How LinkedIn, PayPal Each Beat Database Lag with Home-Built Open Source
At QCon New York last month, PayPal and LinkedIn each unveiled new software projects designed to speed and simplify the movement of data. Both were designed internally to better manage the crushing amount of data and transactions each internet service gets, and both are being released as open source packages.
PayPal’s Hera, released recently as open source, is a database proxy built specifically for pooling and managing database connections for microservices. LinkedIn’s Brooklin, which the company plans to release as opens source shortly, serves as a central data bus for the company, connecting the many back-end databases and data stores with user-facing applications.
Both of these projects should be examined by organizations looking to simplify and speed the data movement between back-end data sources and user-facing applications.
The online payments company Paypal relies heavily on databases: At present, the company has 2,000 database instances holding a total of 74PB of data and the busiest ones field nearly 1 billion calls an hour. As with any online service, response time is crucial, and one of the biggest culprits are database connection times, which can range up to 100ms each. Worse, each database instance has a set number of connections it can handle at once. The more connections a database instance, the worse its performance gets.
One possible way of smoothing over performance is to establish a connection pool, which fields and queues the requests for multiple microservices. This is what PayPal’s Hera does, sitting between the microservices and the databases, pooling the connections, and providing additional services, according to a presentation by PayPal staff engineers Petrica Voicu and Kenneth Kang.
Hera has been running in production for a year, and sits in front of hundreds of database instances.
Hera manages both reads and writes. It picks a particular node to send all the writes to, thereby cutting minimizing a lot of back-and-forth handshaking, thereby speeding traffic for all the other instances that can be focused on fulfilling reads requests. Although the applications themselves don’t need to be modified, some additional functionality is needed to communicate with Hera, to specify which databases shards to communicate. So the team created libraries for C++, Java, Python, Node.js and Go calls.
Hera also comes with some built-in resiliency and recovery safeguards: It can balance connections across the remaining nodes when one goes out. In times of overload, it will immediately terminate the SSL connection, so the app can immediately launch into failure mode, and not leave the user hanging when there is no clear path to the data. It also offers migration capability, facilitating the database shards safely from one node to another, even while transactions are still being processed.
The code for Hera is available on GitHub.
No Sleep Til Brooklin
LinkedIn is no stranger to data streaming latencies either: Eight years ago, the social media giant released as open source Kafka, a streaming data platform that serves as a centralized pub-sub mechanism for creating data streams. Now, a new project from the company, Brooklin, is about connecting multiple data sources to multiple destinations, said Celia Kung, the LinkedIn engineering manager in charge of the pipelines group at the company.

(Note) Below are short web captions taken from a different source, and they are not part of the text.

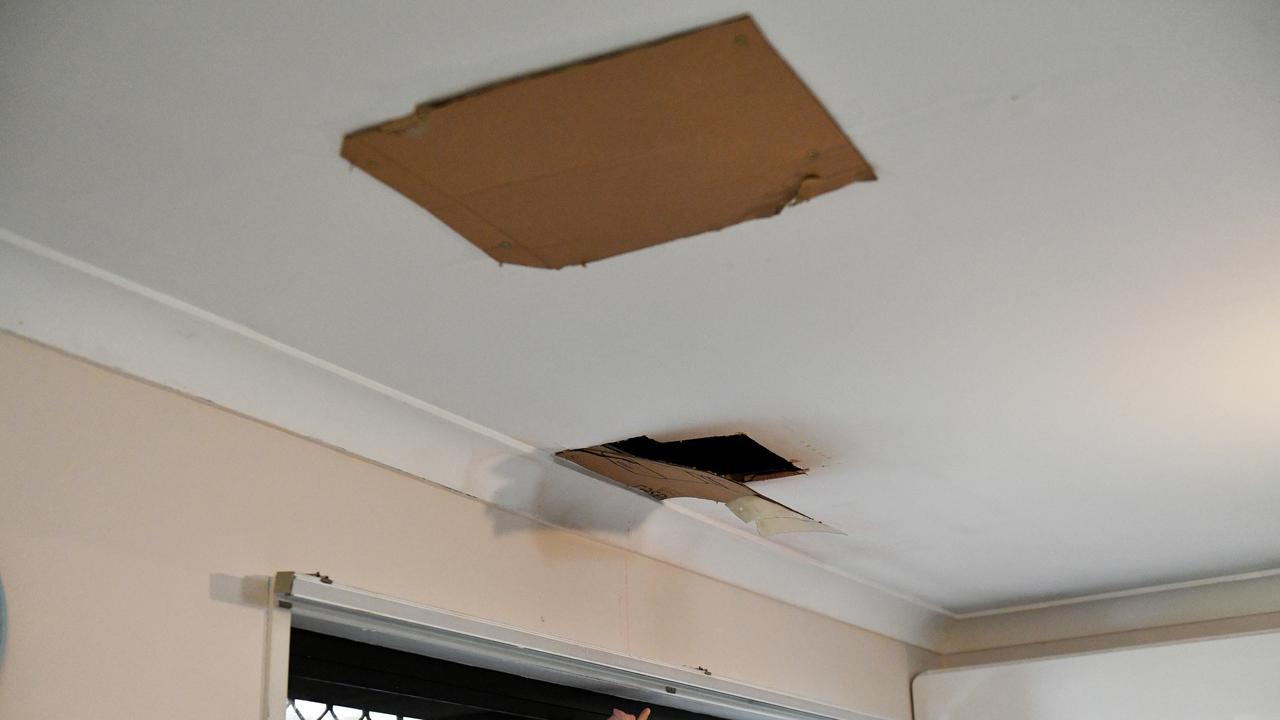 Damage to plaster ceilings from water ingress through the roof is awaiting repair in a townhouse at Parkwood Villas in Kirwan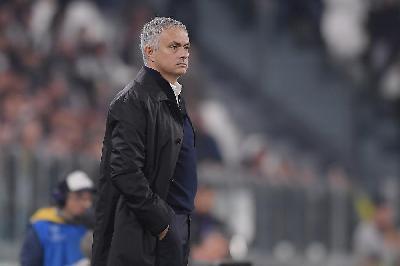 UFFICIALE - José Mourinho sarà il nuovo allenatore della Roma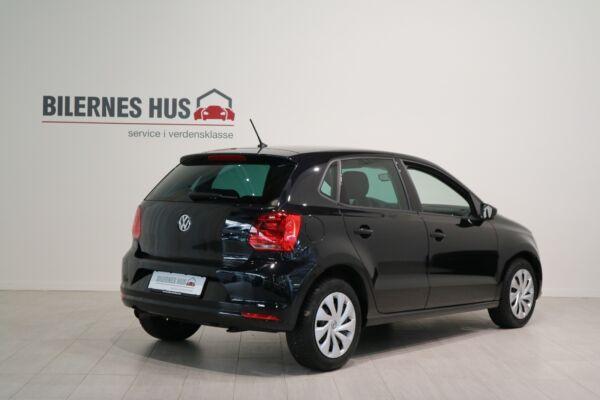 VW Polo 1,4 TDi 90 Comfortline BMT - billede 1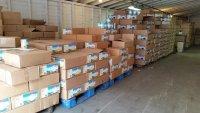 Очаква се огромен недостиг на продукти преди Коледа заради пандемията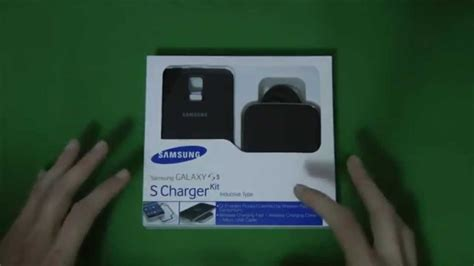 Recensione Samsung Galaxy S5 S Charger Kit wireless - YouTube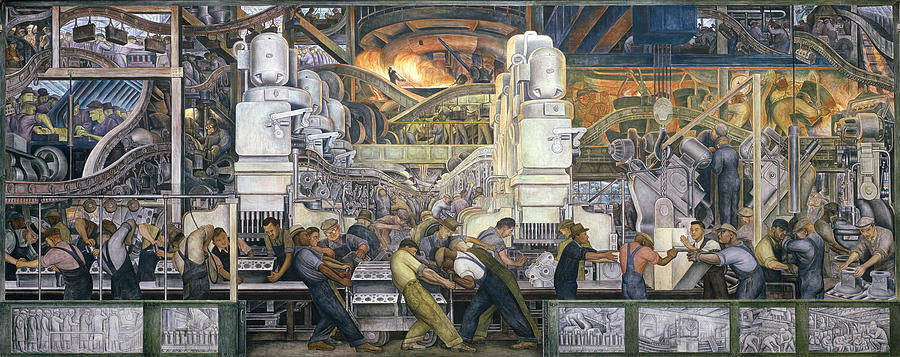Struggling with precarity from more and better jobs to for Diego rivera detroit mural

Brooklin addresses the challenge of how to do data streaming to multiple end-nodes when the data is coming from multiple sources. Today, LinkedIn uses Brooklin to support over 200 applications. It passes over 2 trillion messages a day from Kafka alone, spanning tens of thousands of topics. These capabilities can be configured individually by the developer and dynamically deployed — no need to manually change configuration files or manually deploying to the cluster.
First a bit about the name: Brooklin is not misnamed after the New York borough. Instead, it is an aggregation of two words: “brook” (like the stream) and a shortened “LinkedIn.” The software acts like a brook of gently-flowing data, supplying near-real-time apps with material from backend databases. For example, LinkedIn users will automatically see on their own timelines when someone they are linked to gets a new job, or a promotion. Brooklin moves that piece of data from the back-end database to the app that produces each user’s timeline.
While initially LinkedIn stored most all of its user data in Oracle, it since adopted a wider variety of data storage systems, especially since Microsoft purchased LinkedIn in 2006. Now user and operational data is captured in Kafka, MySQL, Microsoft Event Hubs, the company’s own Espresso data store, and Amazon Kinesis, among others. Initially, Kung’s team created a data bus to capture any changes made in the Oracle database, but that code was specific to this one connection. They wanted to build a data bus that could ingest data from multiple sources, and also be consumed by multiple near-real-time applications.
LinkedIn uses Brooklin for a variety of use cases, including change data capture (propagating changes in the database to applications), eliminating the overhead to run queries against the data source itself. Brooklin can also refresh caches and build search indices. It can work as s streaming bridge, able to move data from one source to another, such as from AWS to Microsoft Azure. It can be also be used to re-partition data. It can be used to set up a data warehouse, eliminating the need for extract transform and load (ETL) tools, by shipping data to a Hadoop File System (HDFS).